- Aim: Can you copy out all of the material below word for word, omitting the pictures?

--- begin Records shown ---

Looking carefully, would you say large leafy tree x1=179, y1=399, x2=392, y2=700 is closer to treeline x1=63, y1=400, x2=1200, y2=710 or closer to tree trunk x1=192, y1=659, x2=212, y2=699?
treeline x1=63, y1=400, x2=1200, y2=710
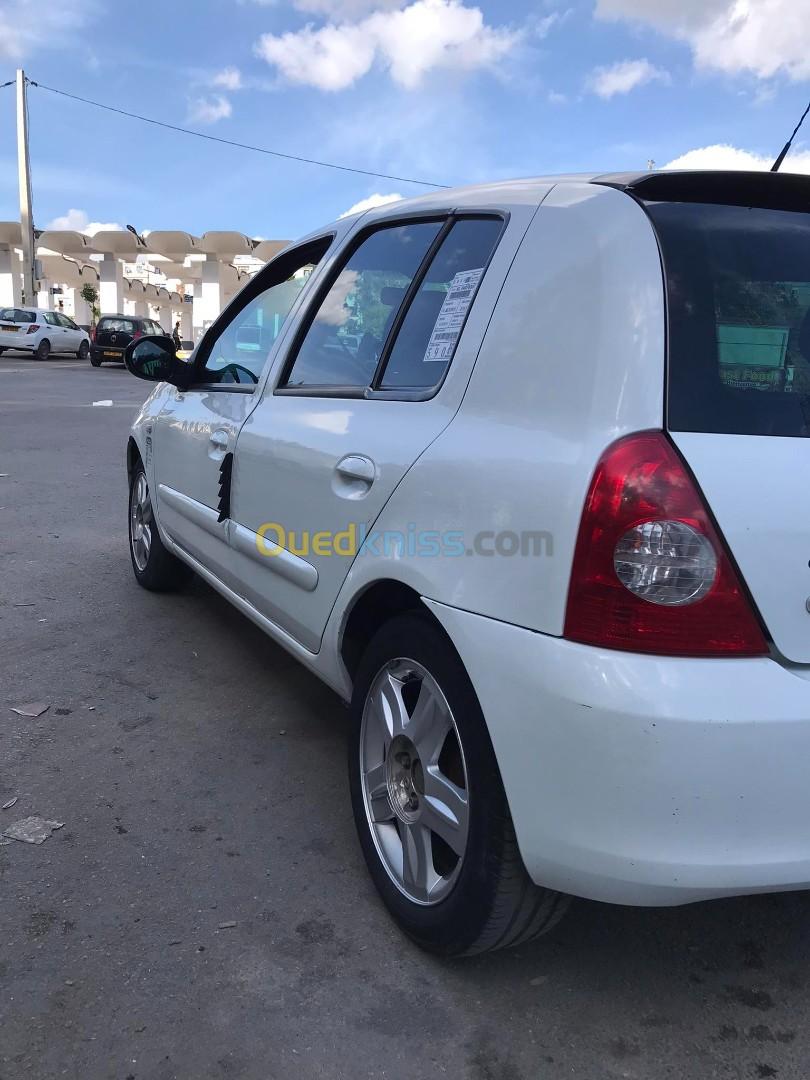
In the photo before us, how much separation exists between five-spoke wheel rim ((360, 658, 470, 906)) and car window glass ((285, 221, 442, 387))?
0.91m

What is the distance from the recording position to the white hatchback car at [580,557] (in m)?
1.59

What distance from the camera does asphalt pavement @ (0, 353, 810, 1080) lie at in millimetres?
1853

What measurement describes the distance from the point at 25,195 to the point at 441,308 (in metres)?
37.7

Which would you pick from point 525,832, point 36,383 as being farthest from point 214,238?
point 525,832

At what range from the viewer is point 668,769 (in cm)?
155

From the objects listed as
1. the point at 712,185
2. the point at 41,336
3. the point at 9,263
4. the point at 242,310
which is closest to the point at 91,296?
the point at 9,263

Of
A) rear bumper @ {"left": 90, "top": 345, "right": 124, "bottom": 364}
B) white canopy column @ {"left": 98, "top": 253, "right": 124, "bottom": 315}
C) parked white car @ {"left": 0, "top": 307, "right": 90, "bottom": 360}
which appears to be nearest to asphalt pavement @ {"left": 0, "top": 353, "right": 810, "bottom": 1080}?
rear bumper @ {"left": 90, "top": 345, "right": 124, "bottom": 364}

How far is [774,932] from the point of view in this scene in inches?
89.2

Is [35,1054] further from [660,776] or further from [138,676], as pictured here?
[138,676]

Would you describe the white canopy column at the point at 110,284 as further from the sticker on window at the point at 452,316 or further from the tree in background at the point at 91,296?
the sticker on window at the point at 452,316

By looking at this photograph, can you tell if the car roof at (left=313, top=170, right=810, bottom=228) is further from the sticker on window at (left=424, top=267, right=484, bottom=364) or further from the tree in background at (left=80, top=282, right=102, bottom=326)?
the tree in background at (left=80, top=282, right=102, bottom=326)

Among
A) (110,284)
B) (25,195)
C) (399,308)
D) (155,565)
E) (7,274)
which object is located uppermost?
(25,195)

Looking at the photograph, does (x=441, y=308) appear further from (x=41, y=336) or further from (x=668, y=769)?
(x=41, y=336)

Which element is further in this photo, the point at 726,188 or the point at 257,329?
the point at 257,329
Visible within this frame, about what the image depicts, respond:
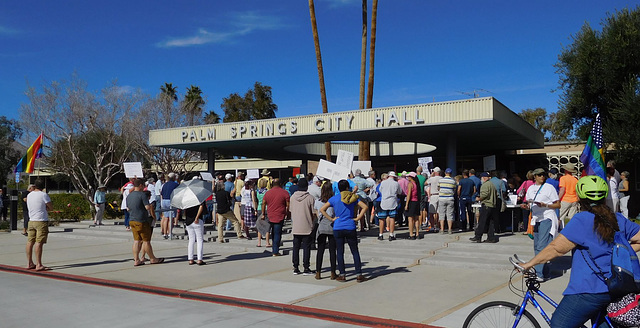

--- end Records shown ---

- Exercise answer:
Looking carefully, would you say large leafy tree x1=179, y1=399, x2=392, y2=700 is closer to treeline x1=63, y1=400, x2=1200, y2=710 or closer to tree trunk x1=192, y1=659, x2=212, y2=699?
treeline x1=63, y1=400, x2=1200, y2=710
In the photo before us, how much separation exists between five-spoke wheel rim ((360, 658, 470, 906)) and car window glass ((285, 221, 442, 387))?
0.91m

What is the distance from the recording position to the white hatchback car at [580,557] (in m)?
1.59

What distance from the camera does asphalt pavement @ (0, 353, 810, 1080) lie at in millimetres?
1853

What measurement describes the distance from the point at 25,195 to the point at 441,308 (in metres)?
37.7

Which would you pick from point 525,832, point 36,383 as being farthest from point 214,238?
point 525,832

At what range from the viewer is point 668,769 (in cm)?
155

From the objects listed as
1. the point at 712,185
2. the point at 41,336
3. the point at 9,263
4. the point at 242,310
which is closest to the point at 91,296?
the point at 9,263

Of
A) rear bumper @ {"left": 90, "top": 345, "right": 124, "bottom": 364}
B) white canopy column @ {"left": 98, "top": 253, "right": 124, "bottom": 315}
C) parked white car @ {"left": 0, "top": 307, "right": 90, "bottom": 360}
which appears to be nearest to asphalt pavement @ {"left": 0, "top": 353, "right": 810, "bottom": 1080}?
rear bumper @ {"left": 90, "top": 345, "right": 124, "bottom": 364}

How far is [774,932] from the point of view in this scene in inches?
89.2

Is [35,1054] further from [660,776] or further from [138,676], as pictured here?
[138,676]

Would you describe the white canopy column at the point at 110,284 as further from the sticker on window at the point at 452,316 or further from the tree in background at the point at 91,296?
the sticker on window at the point at 452,316

By looking at this photograph, can you tell if the car roof at (left=313, top=170, right=810, bottom=228) is further from the sticker on window at (left=424, top=267, right=484, bottom=364) or further from the tree in background at (left=80, top=282, right=102, bottom=326)?
the tree in background at (left=80, top=282, right=102, bottom=326)

Among
A) (110,284)
B) (25,195)
C) (399,308)
D) (155,565)
E) (7,274)
which object is located uppermost?
(25,195)

Looking at the photograph, does (x=441, y=308) appear further from (x=41, y=336) or further from (x=668, y=769)?
(x=41, y=336)

Which element is further in this photo, the point at 726,188 or the point at 257,329?
the point at 257,329
Visible within this frame, about what the image depicts, respond:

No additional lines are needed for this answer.